## What to work on
Repeat word for word the stretch of the map-reduce forum post that begins at the words "Re: Map reduce" and stops after "a given day.".

## Passage

Re: Map reduce and weird output question

Posted by Randall Leeds <ra...@gmail.com>.
I'm not an expert on this, but I think you need to create your own
reduce function and output the number of keys rather than the sum of
the values.

On Sun, Mar 7, 2010 at 15:15, Gregory Tappero <co...@gmail.com> wrote:
> Thank you Pawel,
>
> If i try to follow your way it gives me the count of docs in a given
> day for each username, what i would like is the count of unique
> usernames for a given day.
>
> function(doc) {
>
>    if (doc.doc_type=="EdoPing" && doc.em_type==0) {
>        date = new Date().setRFC3339(doc.created_at);
>        emit([date.getFullYear(), parseInt(date.getMonth())+1,
> date.getDate(), doc.em_uname] , 1);
>
>    }
> }
>
> Reduce:
>  _count
>
> =================
> I get:
>
> [2010, 3, 3, "student1"]         5
> [2010, 3, 4, "student1"]         18
> [2010, 3, 5, "eong"]             77
> [2010, 3, 6, "bkante"]           71
> [2010, 3, 6, "jfrancillette"]    72
> [2010, 3, 6, "mlouviers"]        12
> [2010, 3, 7, "student1"]         4
>
> I would like to extract the following
>
> [2010, 3, 3]       1
> [2010, 3, 4]       1
> [2010, 3, 5]    1
> [2010, 3, 6]       3
> [2010, 3, 7]       1
>
>
> if i do a group_level=3 it sum the values.
>
> {"key":[2010,3,3],"value":5},
> {"key":[2010,3,4],"value":18},
> {"key":[2010,3,5],"value":77},
> {"key":[2010,3,6],"value":155},
> {"key":[2010,3,7],"value":4}
>
> How can i count the unique username emitter per day ?

## Data supplied
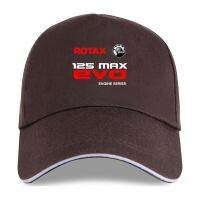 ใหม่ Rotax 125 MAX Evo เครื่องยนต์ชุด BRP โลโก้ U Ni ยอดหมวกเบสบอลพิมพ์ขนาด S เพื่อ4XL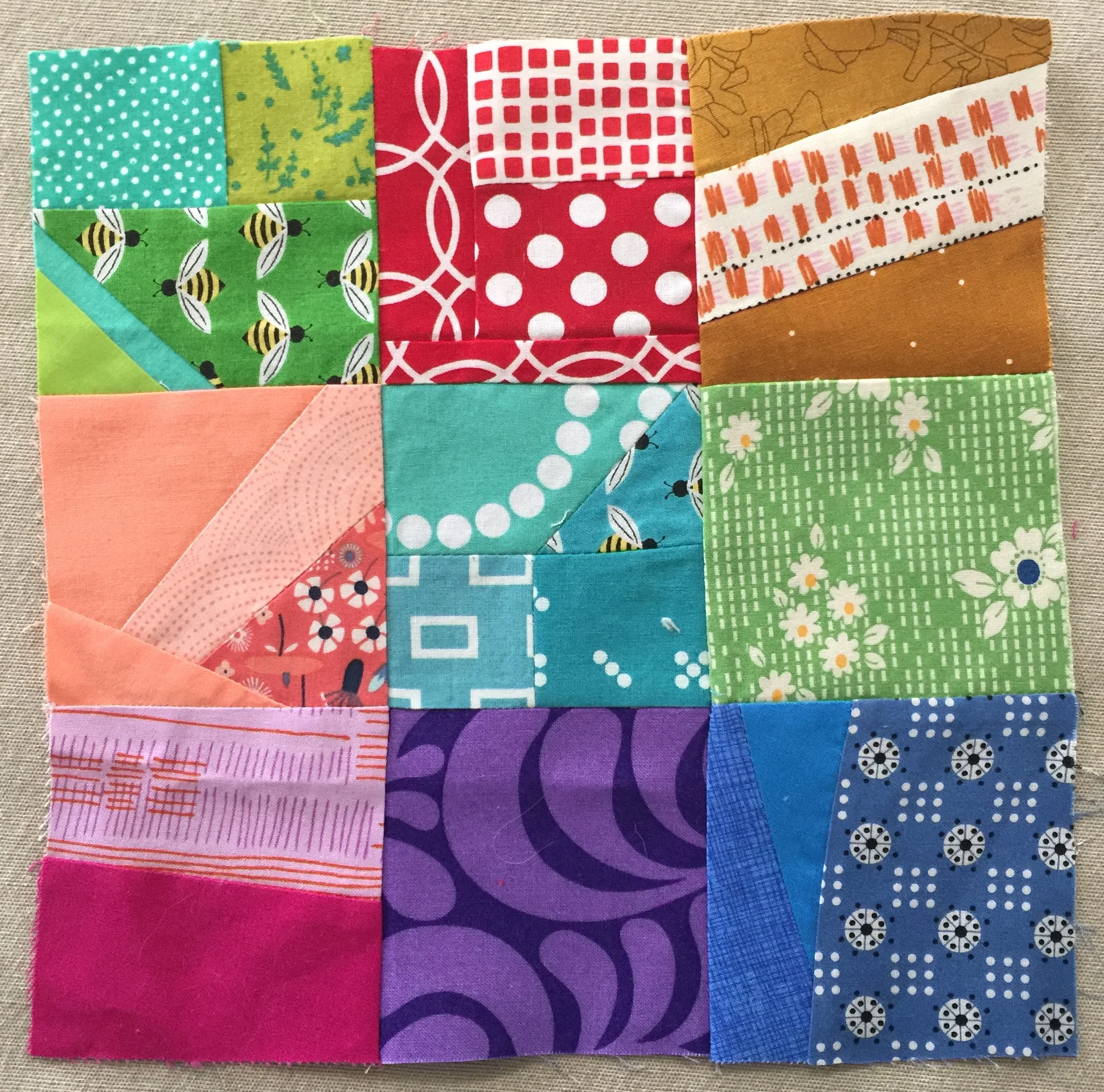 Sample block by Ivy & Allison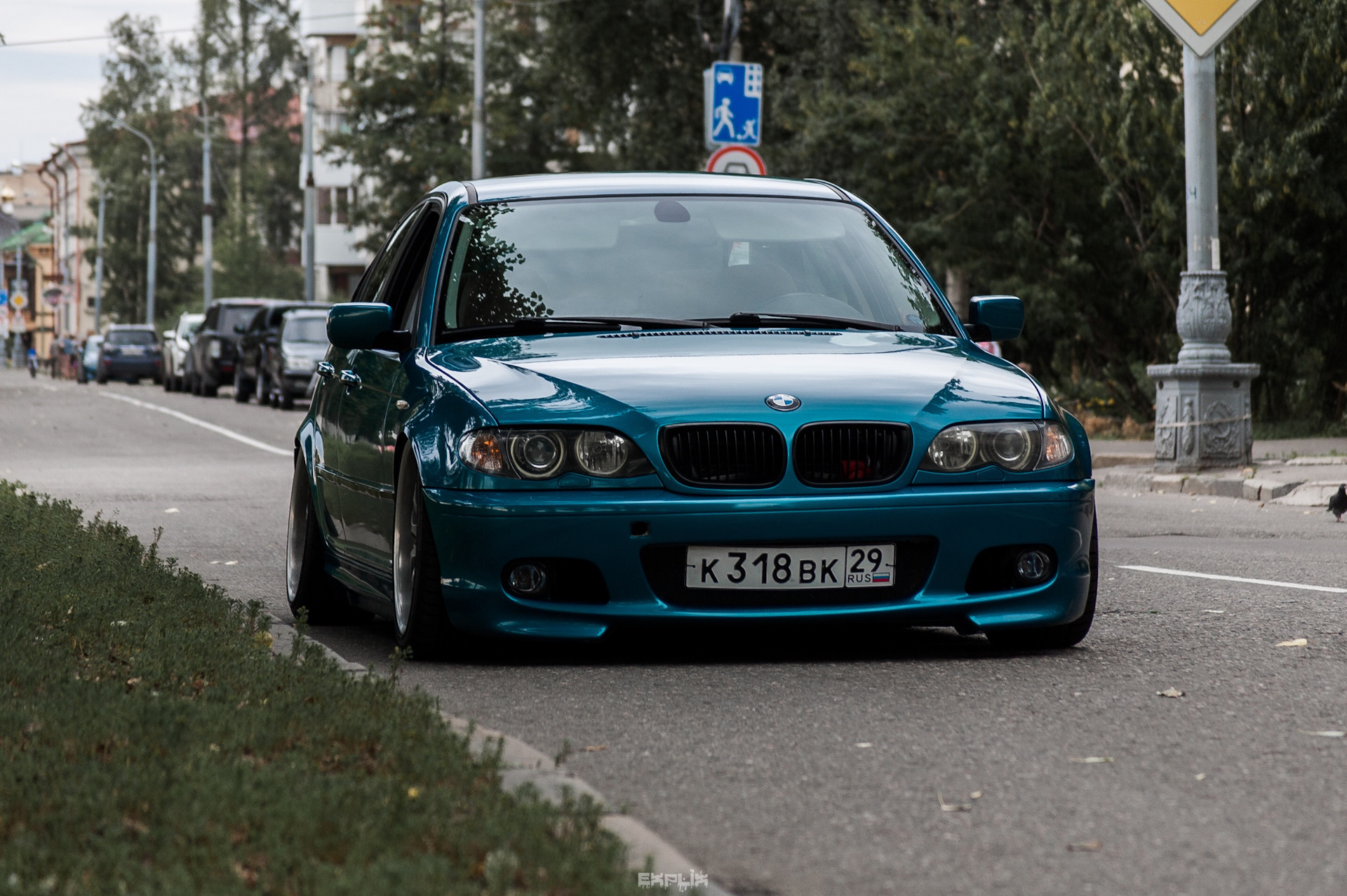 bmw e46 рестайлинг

...

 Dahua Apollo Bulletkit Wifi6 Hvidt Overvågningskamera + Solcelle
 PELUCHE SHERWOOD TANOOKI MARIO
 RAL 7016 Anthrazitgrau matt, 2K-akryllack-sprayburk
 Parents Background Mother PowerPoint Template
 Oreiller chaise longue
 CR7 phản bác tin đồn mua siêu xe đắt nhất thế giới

## Result of this exercise
Re: Map reduce and weird output question

Posted by Randall Leeds <ra...@gmail.com>.
I'm not an expert on this, but I think you need to create your own
reduce function and output the number of keys rather than the sum of
the values.

On Sun, Mar 7, 2010 at 15:15, Gregory Tappero <co...@gmail.com> wrote:
> Thank you Pawel,
>
> If i try to follow your way it gives me the count of docs in a given
> day for each username, what i would like is the count of unique
> usernames for a given day.